Only one stretch of the data below is needed: the line with "family: Suidae" through the last line. Output it exactly and drop the pictures.

--- START ---

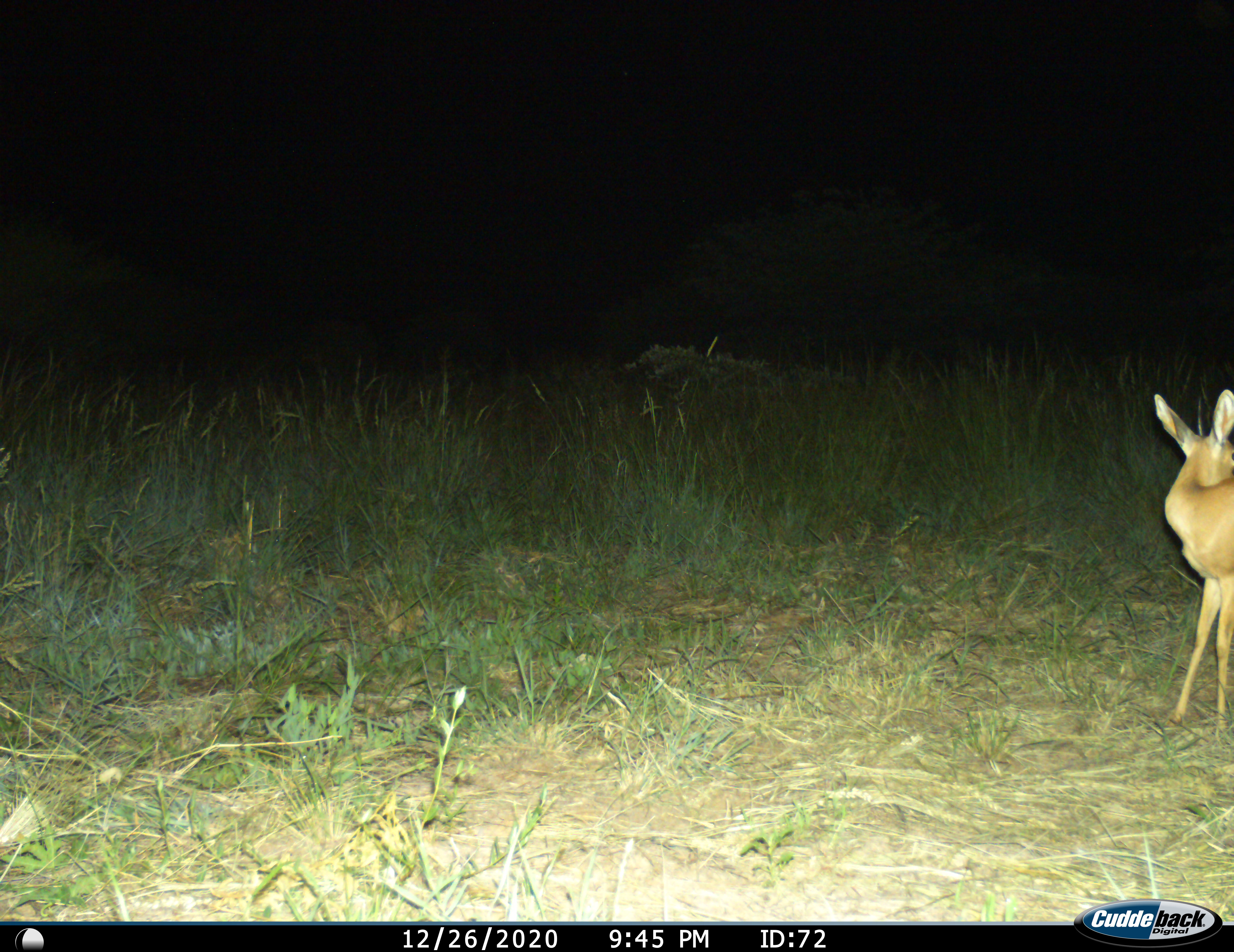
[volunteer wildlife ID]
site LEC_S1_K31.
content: unidentified animal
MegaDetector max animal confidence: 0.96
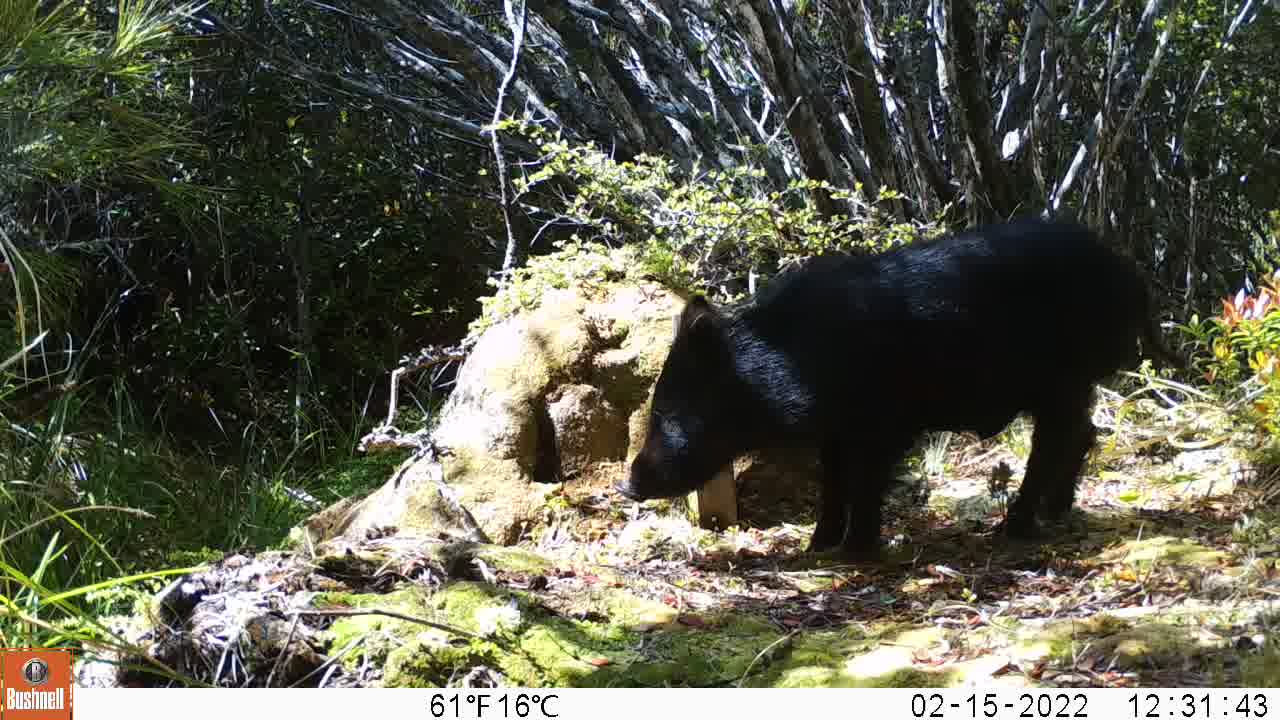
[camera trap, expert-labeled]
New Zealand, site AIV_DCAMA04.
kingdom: Animalia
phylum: Chordata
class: Mammalia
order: Artiodactyla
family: Suidae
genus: Sus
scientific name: Sus scrofa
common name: pig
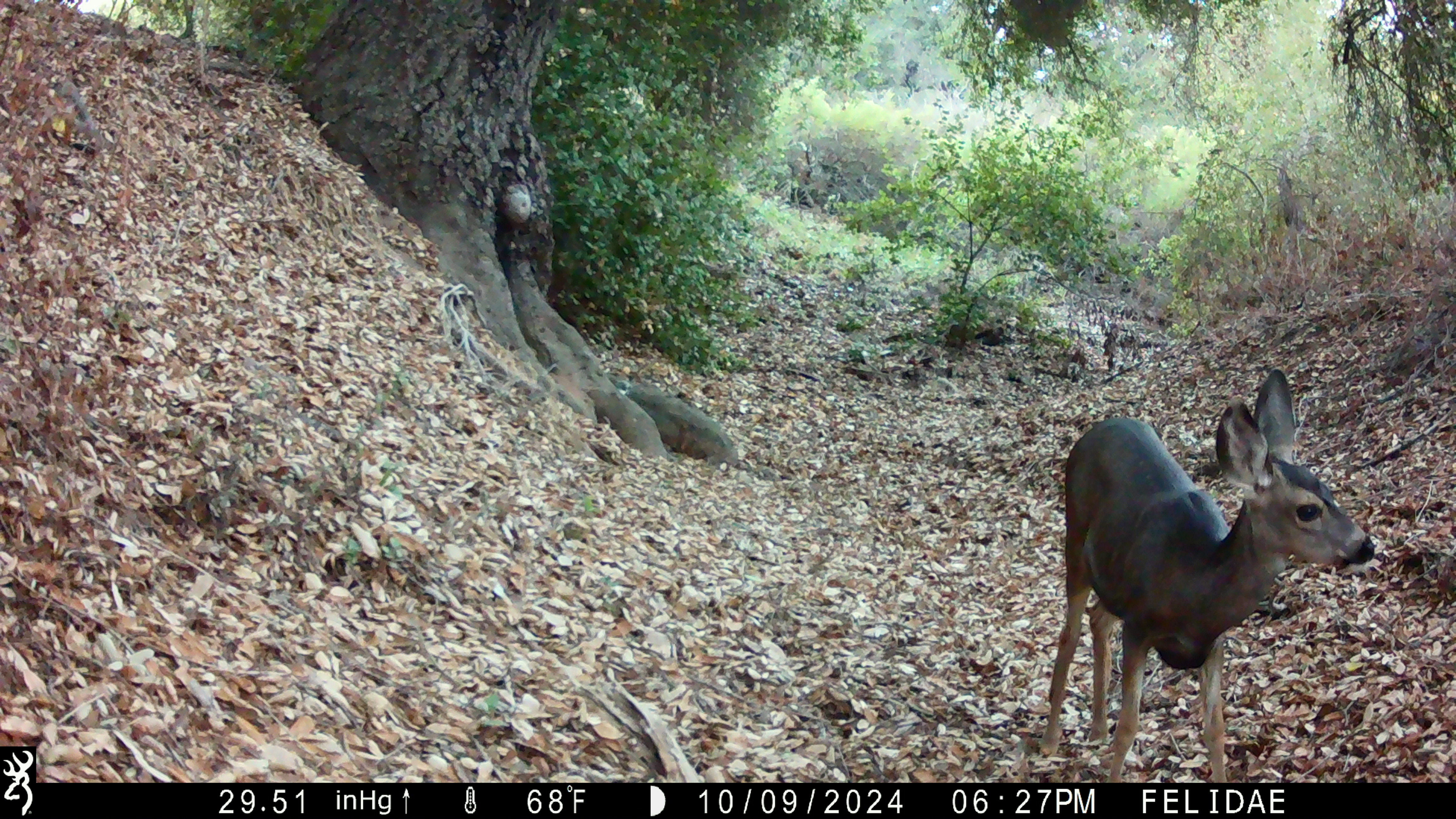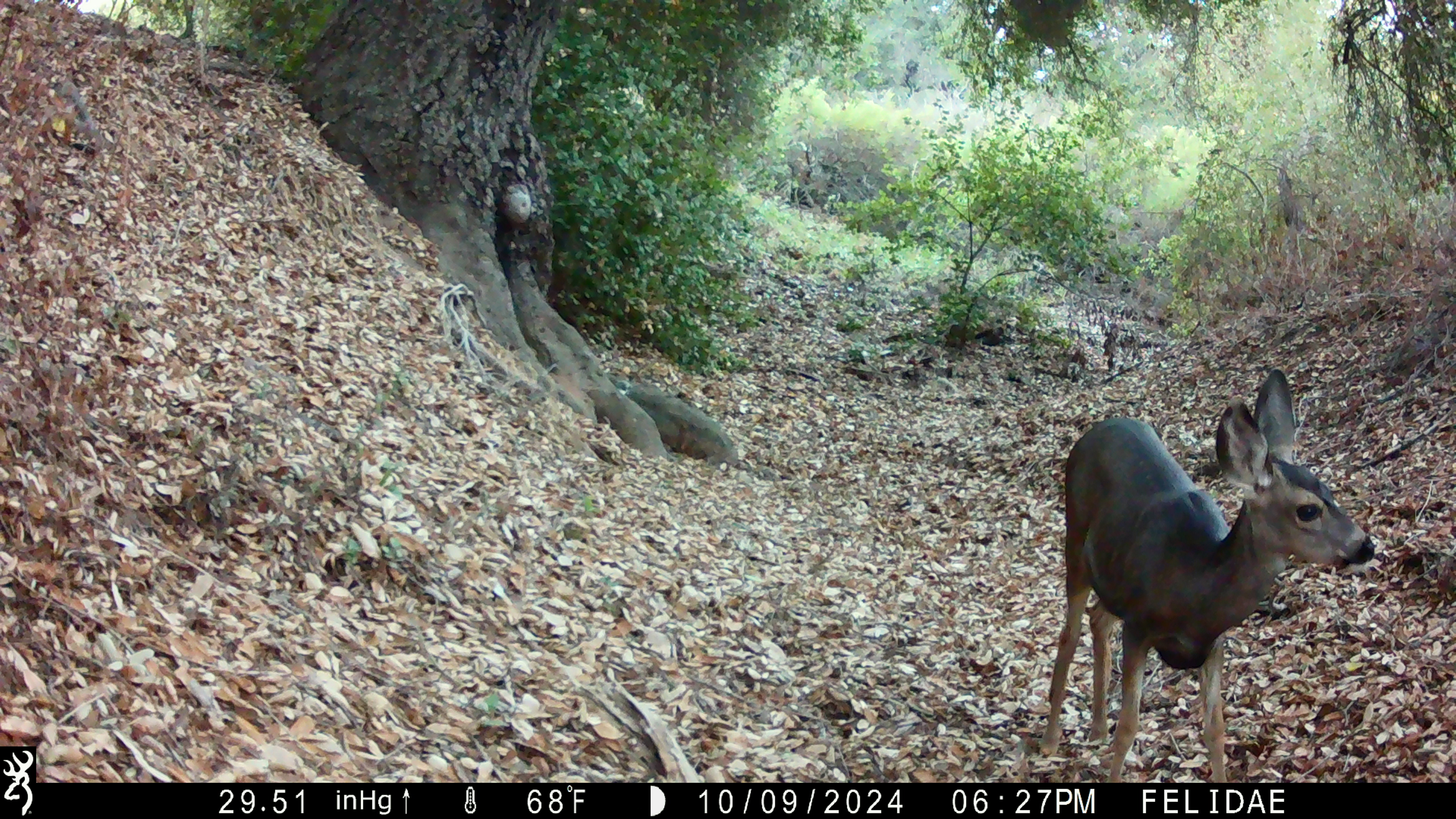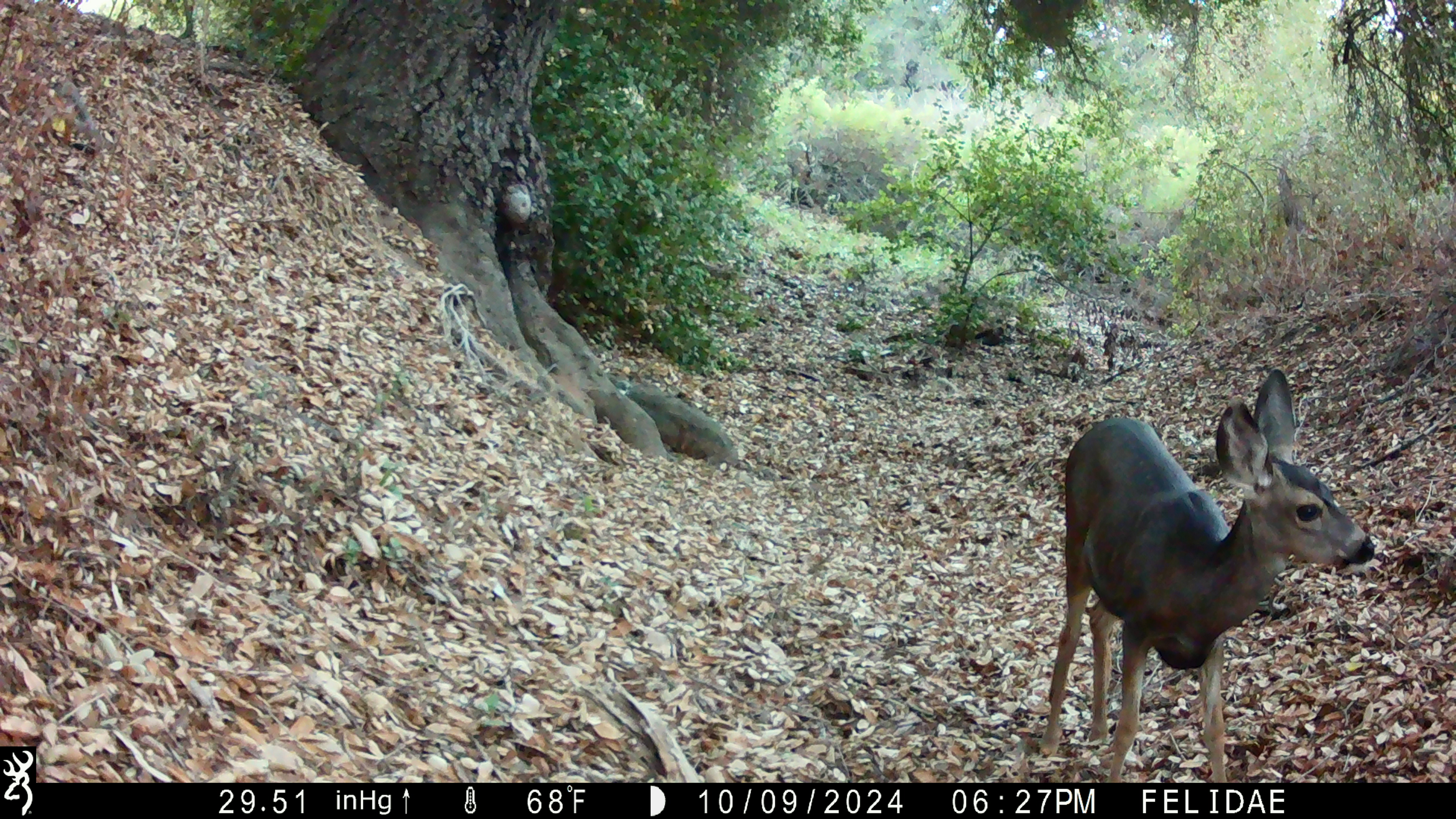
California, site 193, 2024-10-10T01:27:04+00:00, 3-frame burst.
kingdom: Animalia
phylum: Chordata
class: Mammalia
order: Artiodactyla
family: Cervidae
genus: Odocoileus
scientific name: Odocoileus hemionus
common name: mule deer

--- END ---

• _Your solution_:
family: Suidae
genus: Sus
scientific name: Sus scrofa
common name: pig
California, site 193, 2024-10-10T01:27:04+00:00, 3-frame burst.
kingdom: Animalia
phylum: Chordata
class: Mammalia
order: Artiodactyla
family: Cervidae
genus: Odocoileus
scientific name: Odocoileus hemionus
common name: mule deer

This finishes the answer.